═══ Text excerpt
Sunday, August 23, 2015

one of the things about love...




"That is one of the things about love, 
it always assumes it can find a way to express itself." Bob Goff

I read the quote above last week.... I have thought about it quite a bit.

     where in my life does love express itself?  
         have I always assumed I can find a way to express love?
               what does that practically look like?
                    how do I receive love expressed to me? 
                         what if I lived assuming I can find a way for love to express itself? 
                                then, what happens when I can't find a way to express love?

As I have processed these questions, what I know is some of the questions I have answers to, some will eventually unfold along the journey, and they might not always be given or received in the same way. But I am paying attention.

Last week was not the best of weeks for various reasons.  In my conversation with the Lord, my Constant Companion, I shared many things that were on my mind. Saturday He found a way (several ways) to express His love to me.

I was puppy sitting this weekend at someone's home I have been to several times. Because I have spent some significant time there, I had made a normal routine... chose the specific places I like to sit while eating or watching tv. The space I park my truck in and even what side of the bed to sleep on. But Saturday, I lived on the edge ;-), I chose to sit on the other side of the kitchen table for morning coffee and quiet time. Interestingly what transpired as a series of surprises-God finding a way to express love to me-I never would have experienced if I sat in my normal place! Wherever I look there is beautifully landscaped property and I wondered to myself, what will I see differently sitting on this side of the table?
══════
* _Tasks and exercises_:
**1)** Decide whether each statement below agrees with the blog post on love above. Answer yes or no for each, and quote the exact words of the blog post that settle it.
(a) The writer was puppy sitting at a home visited several times before.
(b) The writer came across the Bob Goff quote a year earlier.
(c) On Saturday the writer sat in the usual place at the kitchen table.
**2)** Write out the part of the blog post on love starting with "have I always" and going on through "love to me.".
═══ Data segment
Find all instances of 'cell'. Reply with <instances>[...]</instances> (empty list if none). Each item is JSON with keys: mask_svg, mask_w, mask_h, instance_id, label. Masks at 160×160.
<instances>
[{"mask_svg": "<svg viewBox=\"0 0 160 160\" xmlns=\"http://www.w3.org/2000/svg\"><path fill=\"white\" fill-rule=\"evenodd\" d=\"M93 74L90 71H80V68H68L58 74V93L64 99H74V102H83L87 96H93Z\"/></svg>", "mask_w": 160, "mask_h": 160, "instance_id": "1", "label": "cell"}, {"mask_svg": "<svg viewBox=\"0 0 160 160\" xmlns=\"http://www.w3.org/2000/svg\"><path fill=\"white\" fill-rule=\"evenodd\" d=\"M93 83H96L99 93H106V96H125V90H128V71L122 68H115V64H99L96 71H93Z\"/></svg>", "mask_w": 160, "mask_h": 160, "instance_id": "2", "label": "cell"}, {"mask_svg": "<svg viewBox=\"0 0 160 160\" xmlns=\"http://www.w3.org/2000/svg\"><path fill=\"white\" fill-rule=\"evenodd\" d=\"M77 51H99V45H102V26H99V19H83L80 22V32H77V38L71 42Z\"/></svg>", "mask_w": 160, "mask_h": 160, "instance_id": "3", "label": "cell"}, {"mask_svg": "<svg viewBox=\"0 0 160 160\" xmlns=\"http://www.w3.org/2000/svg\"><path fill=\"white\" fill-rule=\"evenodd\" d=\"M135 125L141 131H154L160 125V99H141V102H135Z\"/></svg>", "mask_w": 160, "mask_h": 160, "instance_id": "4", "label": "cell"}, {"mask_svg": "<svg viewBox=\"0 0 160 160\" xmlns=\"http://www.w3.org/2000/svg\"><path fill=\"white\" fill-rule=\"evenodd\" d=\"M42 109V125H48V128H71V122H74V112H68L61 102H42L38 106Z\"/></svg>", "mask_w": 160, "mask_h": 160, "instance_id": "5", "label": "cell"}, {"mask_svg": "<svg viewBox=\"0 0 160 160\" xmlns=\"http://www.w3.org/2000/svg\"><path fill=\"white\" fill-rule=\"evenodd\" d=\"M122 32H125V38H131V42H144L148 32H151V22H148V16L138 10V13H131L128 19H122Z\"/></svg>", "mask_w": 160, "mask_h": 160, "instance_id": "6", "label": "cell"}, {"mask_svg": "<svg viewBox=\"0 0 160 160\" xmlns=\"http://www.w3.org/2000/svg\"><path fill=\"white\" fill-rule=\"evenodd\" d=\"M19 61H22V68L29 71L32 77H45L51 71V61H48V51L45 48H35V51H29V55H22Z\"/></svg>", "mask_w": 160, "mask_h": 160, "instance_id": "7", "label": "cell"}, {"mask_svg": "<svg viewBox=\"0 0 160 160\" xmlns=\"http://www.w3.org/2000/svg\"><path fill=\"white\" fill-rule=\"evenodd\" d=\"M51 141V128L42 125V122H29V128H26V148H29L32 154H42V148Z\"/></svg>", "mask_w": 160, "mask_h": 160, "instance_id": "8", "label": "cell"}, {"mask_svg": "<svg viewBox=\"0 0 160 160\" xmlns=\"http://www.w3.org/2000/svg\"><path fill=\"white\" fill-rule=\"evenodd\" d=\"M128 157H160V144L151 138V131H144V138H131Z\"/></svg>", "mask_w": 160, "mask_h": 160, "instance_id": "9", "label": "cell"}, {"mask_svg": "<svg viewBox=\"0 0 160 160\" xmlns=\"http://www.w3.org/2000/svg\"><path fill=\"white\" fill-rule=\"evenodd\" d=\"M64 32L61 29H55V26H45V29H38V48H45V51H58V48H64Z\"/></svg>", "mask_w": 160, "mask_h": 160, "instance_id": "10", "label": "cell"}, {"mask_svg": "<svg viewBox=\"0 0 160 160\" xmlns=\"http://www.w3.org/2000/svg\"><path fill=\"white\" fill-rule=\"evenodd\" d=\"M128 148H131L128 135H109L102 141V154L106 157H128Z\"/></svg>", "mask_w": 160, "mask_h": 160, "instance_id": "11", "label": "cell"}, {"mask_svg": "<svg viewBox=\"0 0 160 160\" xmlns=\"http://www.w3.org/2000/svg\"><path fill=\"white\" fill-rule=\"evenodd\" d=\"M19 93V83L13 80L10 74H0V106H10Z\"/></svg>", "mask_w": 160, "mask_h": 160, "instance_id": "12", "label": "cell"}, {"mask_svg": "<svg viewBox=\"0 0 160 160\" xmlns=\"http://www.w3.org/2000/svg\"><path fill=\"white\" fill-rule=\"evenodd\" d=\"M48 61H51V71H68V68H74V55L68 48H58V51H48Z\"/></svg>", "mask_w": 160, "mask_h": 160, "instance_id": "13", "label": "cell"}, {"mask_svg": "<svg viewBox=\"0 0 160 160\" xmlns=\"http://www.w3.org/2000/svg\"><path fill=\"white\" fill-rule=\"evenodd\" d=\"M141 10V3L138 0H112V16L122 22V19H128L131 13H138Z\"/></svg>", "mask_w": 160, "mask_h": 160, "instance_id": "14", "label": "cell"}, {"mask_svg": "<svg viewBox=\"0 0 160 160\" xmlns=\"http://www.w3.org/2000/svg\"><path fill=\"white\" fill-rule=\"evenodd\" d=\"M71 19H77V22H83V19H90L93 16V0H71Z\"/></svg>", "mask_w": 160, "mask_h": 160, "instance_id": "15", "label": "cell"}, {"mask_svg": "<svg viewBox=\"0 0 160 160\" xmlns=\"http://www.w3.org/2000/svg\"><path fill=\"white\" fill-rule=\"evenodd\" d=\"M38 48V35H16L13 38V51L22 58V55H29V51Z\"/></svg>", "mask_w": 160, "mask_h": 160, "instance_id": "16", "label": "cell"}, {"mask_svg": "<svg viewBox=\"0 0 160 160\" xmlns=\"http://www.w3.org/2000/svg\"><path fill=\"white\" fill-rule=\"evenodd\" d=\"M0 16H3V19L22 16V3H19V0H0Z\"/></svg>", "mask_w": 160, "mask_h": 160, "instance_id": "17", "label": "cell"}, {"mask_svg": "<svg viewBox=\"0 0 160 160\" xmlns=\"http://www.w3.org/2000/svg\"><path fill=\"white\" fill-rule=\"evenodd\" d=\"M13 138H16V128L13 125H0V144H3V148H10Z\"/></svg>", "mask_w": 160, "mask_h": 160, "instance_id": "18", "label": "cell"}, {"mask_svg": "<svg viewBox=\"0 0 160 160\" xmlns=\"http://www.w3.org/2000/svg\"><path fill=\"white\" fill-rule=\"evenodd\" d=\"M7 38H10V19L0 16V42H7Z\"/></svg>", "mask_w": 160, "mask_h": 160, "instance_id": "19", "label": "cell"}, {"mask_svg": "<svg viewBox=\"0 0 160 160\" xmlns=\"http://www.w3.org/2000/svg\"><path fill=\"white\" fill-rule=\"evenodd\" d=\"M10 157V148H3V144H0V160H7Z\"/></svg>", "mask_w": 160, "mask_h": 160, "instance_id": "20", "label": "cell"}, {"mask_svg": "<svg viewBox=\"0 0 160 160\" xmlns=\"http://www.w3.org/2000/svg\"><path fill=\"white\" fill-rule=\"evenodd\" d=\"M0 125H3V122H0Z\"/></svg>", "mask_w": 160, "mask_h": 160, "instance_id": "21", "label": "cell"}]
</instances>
══════
* _Answers to each task_:
**1)**
(a) Yes: "I was puppy sitting this weekend at someone's home I have been to several times."
(b) No: "I read the quote above last week"
(c) No: "I chose to sit on the other side of the kitchen table for morning coffee and quiet time."

**2)**
have I always assumed I can find a way to express love?
               what does that practically look like?
                    how do I receive love expressed to me? 
                         what if I lived assuming I can find a way for love to express itself? 
                                then, what happens when I can't find a way to express love?

As I have processed these questions, what I know is some of the questions I have answers to, some will eventually unfold along the journey, and they might not always be given or received in the same way. But I am paying attention.

Last week was not the best of weeks for various reasons.  In my conversation with the Lord, my Constant Companion, I shared many things that were on my mind. Saturday He found a way (several ways) to express His love to me.